Imposing Work Requirements And Other Administrative Hurdles Could Worsen Drug Dependence And Unemployment
The Congressional majority is also considering work requirements for certain Medicaid enrollees to meet its budget target, which would also reduce coverage. One study examining the first year of Arkansas’s 2018 work requirements found that the policy’s implementation was associated with a 7.1 percentage point increase in the uninsured rate, with no increase in employer-sponsored insurance. The same study found that the work requirement did not actually increase employment. The Congressional Budget Office echoed these conclusions in its own estimates.

Recorded information »
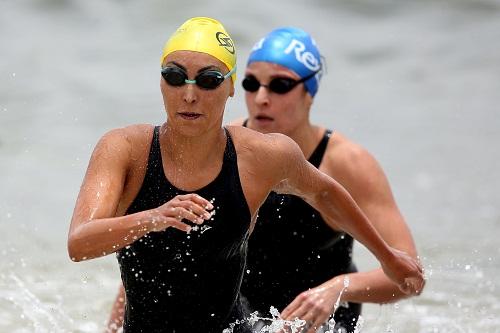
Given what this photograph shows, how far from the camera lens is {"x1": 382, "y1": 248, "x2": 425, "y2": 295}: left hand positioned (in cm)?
521

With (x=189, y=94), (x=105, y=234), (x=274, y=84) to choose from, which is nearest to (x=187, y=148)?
(x=189, y=94)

Exercise aim » Write out the passage on Medicaid work requirements from "Imposing Work Requirements" up to and including "its own estimates.". These lines have nothing to do with the text.

Task result »
Imposing Work Requirements And Other Administrative Hurdles Could Worsen Drug Dependence And Unemployment
The Congressional majority is also considering work requirements for certain Medicaid enrollees to meet its budget target, which would also reduce coverage. One study examining the first year of Arkansas’s 2018 work requirements found that the policy’s implementation was associated with a 7.1 percentage point increase in the uninsured rate, with no increase in employer-sponsored insurance. The same study found that the work requirement did not actually increase employment. The Congressional Budget Office echoed these conclusions in its own estimates.